The little bit of dried venison—both dried and frozen, now that the temperatures were steadily below freezing—that was left would have to feed them the first day on the road, Benjamin said, and they’d be burning a lot of calories being out in the cold temperatures, pulling a loaded sled like dogs.

It snowed three times during their preparations. The snow accumulated to more than a foot deep.

She was helping him build a box for tools the last afternoon when she said, “The whole time we’ve been doing this, I’ve been thinking about the way people lived before. The Indians. Or not just them, but everyone, if you go back far enough. All this stuff takes forever. Fishing. Building stuff. Sewing clothes. Washing by hand.”

“Yup.” He rubbed his beard. “Bet they didn’t have a lot of time for getting depressed.”

She wondered if that were so. “Not existential angst nor ennui nor any of those 20
th
century diseases.”

“Or old age complaints,” he added. “Hard to have old age complaints when you don’t live to old age.”

“Now there’s a cheerful thought,” she said.

“I’d be an old man to those people. Damned old, in fact.”

“And I’ve have six kids by now.”

“Or be dead of trying. Childbirth can be a dangerous thing without drugs and surgery.”

She thought about that life for a while in silence. “I wonder if they actually tried for children. Some women must have never wanted any kids, but what could they do?”

“People always want kids.”

“I don’t.”

“You don’t?” He sounded as if he’d never heard of such a thing.

“A lot of women I know don’t want kids.

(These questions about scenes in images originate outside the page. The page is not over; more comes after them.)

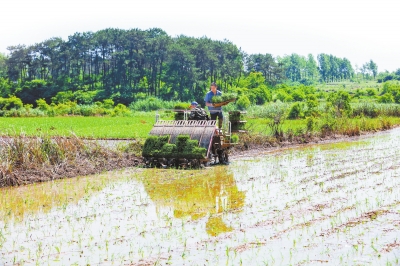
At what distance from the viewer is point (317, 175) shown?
12969mm

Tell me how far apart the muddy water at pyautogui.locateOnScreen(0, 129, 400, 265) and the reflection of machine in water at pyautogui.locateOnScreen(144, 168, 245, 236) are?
0.07 feet

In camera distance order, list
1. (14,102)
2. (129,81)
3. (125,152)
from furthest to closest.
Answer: (129,81)
(14,102)
(125,152)

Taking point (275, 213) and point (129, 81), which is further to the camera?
point (129, 81)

Besides, I half-raised my little brother the last few years. I did my bit as a mother already.”

“I bet you don’t want kids because of the world you lived in. College and career and all that. In a subsistence life, you’d want them.”

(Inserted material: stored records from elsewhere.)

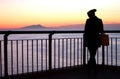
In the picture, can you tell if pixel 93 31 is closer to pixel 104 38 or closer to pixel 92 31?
pixel 92 31

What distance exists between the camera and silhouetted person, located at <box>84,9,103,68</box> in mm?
9117

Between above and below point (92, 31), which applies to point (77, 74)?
below

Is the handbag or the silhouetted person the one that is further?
the handbag

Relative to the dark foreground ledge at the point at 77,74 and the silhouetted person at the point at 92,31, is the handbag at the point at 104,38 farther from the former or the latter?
the dark foreground ledge at the point at 77,74

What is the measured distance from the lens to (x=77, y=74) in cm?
927

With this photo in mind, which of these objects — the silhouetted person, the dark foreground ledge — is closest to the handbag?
the silhouetted person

Coral didn’t think so. It seemed to her that subsistence living required fewer children, not more. She certainly wasn’t yearning for any now.

* * *

Finally, they were packed and ready to go. The sled was cobbled together of spare parts, cannibalized furniture, and metal brackets pounded into runners and sharpened with a file—her shoulders still felt the strain of that work. The runners were screwed to the bottom of a platform. That was surrounded by metal rails, including two in back he’d pounded into curved handles. Supplies were piled on top and covered with a blanket. It was all lashed together with electrical cabling he’d ripped out of the downstairs walls.

“I’m impressed,” Coral said, looking at the loaded sled. She was telling the truth. Engineering had never been one of her talents, and she was always amazed to find people who could figure out at a glance how things worked. The sled wouldn’t win any beauty competitions, but it was sturdy and functional, and he’d done it all with hand tools.

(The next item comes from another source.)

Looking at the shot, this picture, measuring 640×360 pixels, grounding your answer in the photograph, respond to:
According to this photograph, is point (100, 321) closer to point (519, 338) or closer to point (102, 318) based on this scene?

He was appreciative of her own efforts, particularly the sewing. She had to admit, his new sleeping bag made of his quilt and pillow stuffing turned out well. Lined, padded, and cozy, it wouldn’t be the match of her own down bag, but it wouldn’t be far inferior to it, either. The leather mittens she had made them were less beautiful. Her one needle had bent several times by the time the first one was done, and guiding it through the layers of tough material from then on was no easy task. She had muddled through anyway. By the end, the magnetized needle wasn’t going to be able to function as an emergency compass or even much of a needle any more. But their hands would be protected from the cold and from frostbite. Without hospitals, frostbite could kill.

But she kept the dulled, bent needle—she didn’t want to have to do any surgery that involved stitching, but she might have to, and this was all she had. She’d be on the lookout for another needle.

Benjamin’s plan was to strike north until they caught the line of a highway, move west parallel but out of sight of it until it ended, then keep moving west, at least until they crossed the interstate highway. “It’s not worth making plans beyond that. We don’t know yet how food will go. Or if we’ll find any at all. We could be dead in two weeks of starvation.”

“Or maybe we will find food, along with other people,” Coral said.

“We don’t know what they’ll be like if we do find some,” he said.

“Can’t you spare a little optimism?” she said.

“One of us has to be a realist,” he answered.